◆ Exercise aim: Every line from the one that includes "order: Artiodactyla" to the end of the entries should be written out exactly, with the first and last included.

(Stored data)
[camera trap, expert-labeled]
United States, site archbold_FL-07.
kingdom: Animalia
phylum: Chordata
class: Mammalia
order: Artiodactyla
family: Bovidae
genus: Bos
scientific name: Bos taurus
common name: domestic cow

◆ Solution to the problem:
order: Artiodactyla
family: Bovidae
genus: Bos
scientific name: Bos taurus
common name: domestic cow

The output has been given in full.